- TICKET NEWS
Hayley Kiyoko and Kehlani slammed Rita Ora's new track Girls, calling it "harmful" and "tone deaf".
Throughout the suggestive track, which also features Cardi B, Charli XCX, and Bebe Rexha, the women describe their sexual fantasies and experiences with other women, with the lyrics: “Sometimes, I just wanna kiss girls, girls, girls / Red wine, I just wanna kiss girls, girls, girls.”
Gay singer-songwriter Kiyoko took offence to the track, and launched a blistering attack in a lengthy statement on Instagram on Friday (11May18).
"It's important for us as artists to use our platforms to move the cultural needle forward, not backwards," she began.
"There is a new song that came out today featuring a handful of well-known pop artists that has me overwhelmed with thoughts. I literally have a knot in my stomach right now.”
Insisting she supported other musicians, she expressed her concern that the track, which she dubbed "downright tone-deaf", was doing harm to the LGBTQ community.

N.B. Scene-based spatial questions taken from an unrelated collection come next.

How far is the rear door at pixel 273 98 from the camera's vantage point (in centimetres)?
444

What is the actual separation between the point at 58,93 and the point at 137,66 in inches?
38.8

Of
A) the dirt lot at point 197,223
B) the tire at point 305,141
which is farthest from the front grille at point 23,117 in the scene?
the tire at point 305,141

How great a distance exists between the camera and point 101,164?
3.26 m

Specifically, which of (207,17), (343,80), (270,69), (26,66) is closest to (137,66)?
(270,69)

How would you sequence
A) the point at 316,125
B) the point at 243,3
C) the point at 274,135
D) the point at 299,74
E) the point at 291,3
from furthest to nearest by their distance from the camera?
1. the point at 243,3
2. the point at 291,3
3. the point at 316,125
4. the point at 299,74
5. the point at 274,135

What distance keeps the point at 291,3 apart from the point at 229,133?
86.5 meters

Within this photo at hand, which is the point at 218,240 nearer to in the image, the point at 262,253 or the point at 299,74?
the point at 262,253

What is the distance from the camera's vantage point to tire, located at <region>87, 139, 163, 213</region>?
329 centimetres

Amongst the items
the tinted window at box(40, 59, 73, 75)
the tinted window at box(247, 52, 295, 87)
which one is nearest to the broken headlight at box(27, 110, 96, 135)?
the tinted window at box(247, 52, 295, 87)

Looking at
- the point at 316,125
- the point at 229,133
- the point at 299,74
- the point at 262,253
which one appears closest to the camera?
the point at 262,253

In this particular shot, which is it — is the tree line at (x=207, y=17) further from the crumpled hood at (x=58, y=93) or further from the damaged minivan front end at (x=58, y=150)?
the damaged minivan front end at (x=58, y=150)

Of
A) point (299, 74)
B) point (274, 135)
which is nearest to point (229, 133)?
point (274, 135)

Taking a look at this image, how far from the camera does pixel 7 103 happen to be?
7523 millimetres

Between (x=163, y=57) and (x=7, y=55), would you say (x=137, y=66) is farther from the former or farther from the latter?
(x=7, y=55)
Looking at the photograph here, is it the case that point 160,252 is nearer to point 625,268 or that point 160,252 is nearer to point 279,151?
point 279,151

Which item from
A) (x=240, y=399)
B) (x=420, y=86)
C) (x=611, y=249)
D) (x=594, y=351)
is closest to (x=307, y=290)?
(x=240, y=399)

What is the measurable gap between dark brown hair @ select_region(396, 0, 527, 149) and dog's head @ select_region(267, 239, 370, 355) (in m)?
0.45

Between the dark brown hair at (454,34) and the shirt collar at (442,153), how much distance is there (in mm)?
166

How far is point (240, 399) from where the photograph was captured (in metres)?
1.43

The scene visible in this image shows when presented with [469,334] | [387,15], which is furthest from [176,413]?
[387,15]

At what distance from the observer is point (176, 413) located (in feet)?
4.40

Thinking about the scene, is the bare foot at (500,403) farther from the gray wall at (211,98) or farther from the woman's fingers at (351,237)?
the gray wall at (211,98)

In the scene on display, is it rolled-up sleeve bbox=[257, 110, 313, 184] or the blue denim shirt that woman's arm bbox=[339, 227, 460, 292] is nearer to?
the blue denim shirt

"A song like this just fuels the male gaze while marginalizing the idea of women loving women," Kiyoko explained. “I don’t need to drink wine to kiss girls; I’ve loved women my entire life. This type of message is dangerous because it completely belittles and invalidates the very pure feelings of an entire community.”
She concluded: “We can and should do better.”
Fellow singer Kehlani, who identifies as queer, also criticised Ora's new track, and blasted it as "harmful".
Taking to Twitter on Friday, she wrote: "Every artist on the song is fantastic, and very much loved and supported by me... by all of us. but this isn’t about talent. it’s about choice. hate to be THAT guy but there were many awkward slurs, quotes, and moments that were like “word? word. and don’t make this personal.
"I have an incredible song out with one of the artists (Ring with Cardi), and would love to work with the other three as well. & have met them all and respect them. there. were. harmful. Lyrics. period. love y’all."
Ora previously described the track as “a real gender-fluid freedom record”.